Its lighting system, although advanced for its time, consisting of a cluster of oil-burning lamps and reflectors was not very effective, often being mistaken for the mast-head of another ship by mariners. In 1809, with the construction of other nearby lighthouses, it was decided that the lighthouse was no longer required, and the light was extinguished.

Another lighthouse, North Ronaldsay Lighthouse, was built on the island in 1852.

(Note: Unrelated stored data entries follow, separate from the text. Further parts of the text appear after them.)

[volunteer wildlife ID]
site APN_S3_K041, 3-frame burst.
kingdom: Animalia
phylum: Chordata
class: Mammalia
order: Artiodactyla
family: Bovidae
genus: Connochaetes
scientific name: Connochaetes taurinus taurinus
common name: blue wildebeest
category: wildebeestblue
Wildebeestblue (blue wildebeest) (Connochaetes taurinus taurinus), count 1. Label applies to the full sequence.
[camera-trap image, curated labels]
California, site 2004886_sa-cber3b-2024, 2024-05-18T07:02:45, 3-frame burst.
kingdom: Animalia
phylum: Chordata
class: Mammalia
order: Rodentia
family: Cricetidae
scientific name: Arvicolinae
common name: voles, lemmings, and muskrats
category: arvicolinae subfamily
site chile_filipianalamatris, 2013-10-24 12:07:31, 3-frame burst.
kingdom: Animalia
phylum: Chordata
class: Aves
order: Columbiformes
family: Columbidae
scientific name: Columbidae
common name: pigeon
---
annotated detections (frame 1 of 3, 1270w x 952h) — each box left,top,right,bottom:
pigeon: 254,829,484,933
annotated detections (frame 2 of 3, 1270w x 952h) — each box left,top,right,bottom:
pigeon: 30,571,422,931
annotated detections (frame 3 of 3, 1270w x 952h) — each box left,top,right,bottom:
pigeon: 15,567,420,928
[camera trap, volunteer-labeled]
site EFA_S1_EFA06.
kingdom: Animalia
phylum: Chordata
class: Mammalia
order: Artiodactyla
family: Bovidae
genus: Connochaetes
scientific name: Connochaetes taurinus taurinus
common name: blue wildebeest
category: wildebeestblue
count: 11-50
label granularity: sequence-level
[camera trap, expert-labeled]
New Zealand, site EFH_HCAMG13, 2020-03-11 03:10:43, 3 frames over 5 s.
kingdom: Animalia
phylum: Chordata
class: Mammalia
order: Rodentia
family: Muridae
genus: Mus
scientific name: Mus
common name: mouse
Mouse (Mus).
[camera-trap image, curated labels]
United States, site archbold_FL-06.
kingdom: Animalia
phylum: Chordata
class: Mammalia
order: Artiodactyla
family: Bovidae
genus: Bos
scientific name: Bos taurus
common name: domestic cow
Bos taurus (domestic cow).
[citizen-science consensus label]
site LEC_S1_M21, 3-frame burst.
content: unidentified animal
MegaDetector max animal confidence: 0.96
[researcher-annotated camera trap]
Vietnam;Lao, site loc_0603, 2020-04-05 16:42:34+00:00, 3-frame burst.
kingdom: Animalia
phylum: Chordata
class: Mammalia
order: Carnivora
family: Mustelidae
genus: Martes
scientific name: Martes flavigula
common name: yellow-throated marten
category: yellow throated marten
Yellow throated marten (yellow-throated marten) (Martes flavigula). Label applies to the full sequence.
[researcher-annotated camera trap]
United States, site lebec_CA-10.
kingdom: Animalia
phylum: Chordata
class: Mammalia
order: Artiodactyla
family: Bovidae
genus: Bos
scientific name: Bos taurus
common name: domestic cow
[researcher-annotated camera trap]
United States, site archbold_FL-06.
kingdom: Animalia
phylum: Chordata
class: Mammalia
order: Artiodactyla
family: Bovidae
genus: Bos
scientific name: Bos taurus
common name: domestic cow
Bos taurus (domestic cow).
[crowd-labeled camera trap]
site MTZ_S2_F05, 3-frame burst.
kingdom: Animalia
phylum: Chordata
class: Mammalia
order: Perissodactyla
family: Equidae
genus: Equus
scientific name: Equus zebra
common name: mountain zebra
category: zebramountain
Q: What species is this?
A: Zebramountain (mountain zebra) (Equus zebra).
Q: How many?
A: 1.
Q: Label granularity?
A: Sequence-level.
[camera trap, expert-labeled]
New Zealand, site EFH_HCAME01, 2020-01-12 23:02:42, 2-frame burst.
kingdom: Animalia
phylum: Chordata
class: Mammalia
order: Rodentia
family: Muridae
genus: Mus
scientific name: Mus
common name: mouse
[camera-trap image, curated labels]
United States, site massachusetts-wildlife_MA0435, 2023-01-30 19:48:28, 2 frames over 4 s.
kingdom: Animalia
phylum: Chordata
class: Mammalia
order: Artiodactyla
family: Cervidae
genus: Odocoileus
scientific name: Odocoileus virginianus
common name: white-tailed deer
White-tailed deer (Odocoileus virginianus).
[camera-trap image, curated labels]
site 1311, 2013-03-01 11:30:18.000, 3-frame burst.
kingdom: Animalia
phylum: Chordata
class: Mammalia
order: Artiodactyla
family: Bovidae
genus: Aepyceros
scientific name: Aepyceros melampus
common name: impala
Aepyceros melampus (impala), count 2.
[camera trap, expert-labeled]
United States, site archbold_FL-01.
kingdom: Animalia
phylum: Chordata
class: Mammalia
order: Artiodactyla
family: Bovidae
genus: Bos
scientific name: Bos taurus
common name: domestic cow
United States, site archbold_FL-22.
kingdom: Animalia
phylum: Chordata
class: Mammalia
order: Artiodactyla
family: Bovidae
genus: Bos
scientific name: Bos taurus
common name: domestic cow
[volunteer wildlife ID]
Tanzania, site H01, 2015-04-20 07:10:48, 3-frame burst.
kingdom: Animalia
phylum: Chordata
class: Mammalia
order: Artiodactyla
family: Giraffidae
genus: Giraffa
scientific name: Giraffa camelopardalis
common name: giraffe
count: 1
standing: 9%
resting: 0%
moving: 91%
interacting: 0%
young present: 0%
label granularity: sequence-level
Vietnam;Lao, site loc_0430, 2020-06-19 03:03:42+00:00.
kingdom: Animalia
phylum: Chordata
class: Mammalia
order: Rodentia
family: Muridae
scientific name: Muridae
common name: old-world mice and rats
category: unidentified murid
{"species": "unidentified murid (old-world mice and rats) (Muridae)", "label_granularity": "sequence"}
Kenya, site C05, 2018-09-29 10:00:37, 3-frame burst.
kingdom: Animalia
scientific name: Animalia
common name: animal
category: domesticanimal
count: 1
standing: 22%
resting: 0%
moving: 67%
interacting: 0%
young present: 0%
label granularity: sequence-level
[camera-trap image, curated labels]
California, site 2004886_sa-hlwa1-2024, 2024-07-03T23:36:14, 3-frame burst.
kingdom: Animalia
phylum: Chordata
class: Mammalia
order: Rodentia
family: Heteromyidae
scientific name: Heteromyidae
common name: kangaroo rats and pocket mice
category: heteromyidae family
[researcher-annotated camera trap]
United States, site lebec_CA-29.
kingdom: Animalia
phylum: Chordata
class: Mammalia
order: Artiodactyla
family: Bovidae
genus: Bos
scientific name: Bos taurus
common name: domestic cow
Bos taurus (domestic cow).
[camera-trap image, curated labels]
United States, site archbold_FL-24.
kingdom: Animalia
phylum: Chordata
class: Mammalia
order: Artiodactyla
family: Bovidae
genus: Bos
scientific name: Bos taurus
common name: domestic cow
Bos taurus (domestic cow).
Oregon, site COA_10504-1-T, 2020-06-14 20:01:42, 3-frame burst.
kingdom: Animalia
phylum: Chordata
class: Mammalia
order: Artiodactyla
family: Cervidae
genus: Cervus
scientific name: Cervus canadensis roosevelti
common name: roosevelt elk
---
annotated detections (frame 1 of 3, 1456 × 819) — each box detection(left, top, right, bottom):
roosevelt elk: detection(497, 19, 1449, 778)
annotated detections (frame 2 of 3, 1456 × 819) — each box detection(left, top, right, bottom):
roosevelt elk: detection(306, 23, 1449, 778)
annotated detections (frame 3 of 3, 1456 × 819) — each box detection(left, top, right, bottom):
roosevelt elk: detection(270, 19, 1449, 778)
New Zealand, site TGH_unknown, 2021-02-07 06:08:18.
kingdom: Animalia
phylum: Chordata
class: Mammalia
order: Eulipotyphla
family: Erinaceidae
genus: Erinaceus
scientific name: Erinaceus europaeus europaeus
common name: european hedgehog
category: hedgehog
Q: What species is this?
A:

The Old Beacon featured on the 2006 BBC television series Restoration Village, finishing in third place.

== Architecture ==
The majority of the lighthouse was constructed using local undressed stone, apart from the corbels and a spiral staircase, the latter of which collapsed in the lighthouse resulting in some projecting stubs from the walls. Two lightkeepers houses was also built beside the western side of tower. However, the houses are currently roofless.

After it was extinguished, the light at the top of the tower was replaced with a large masonry ball 8 ft in diameter.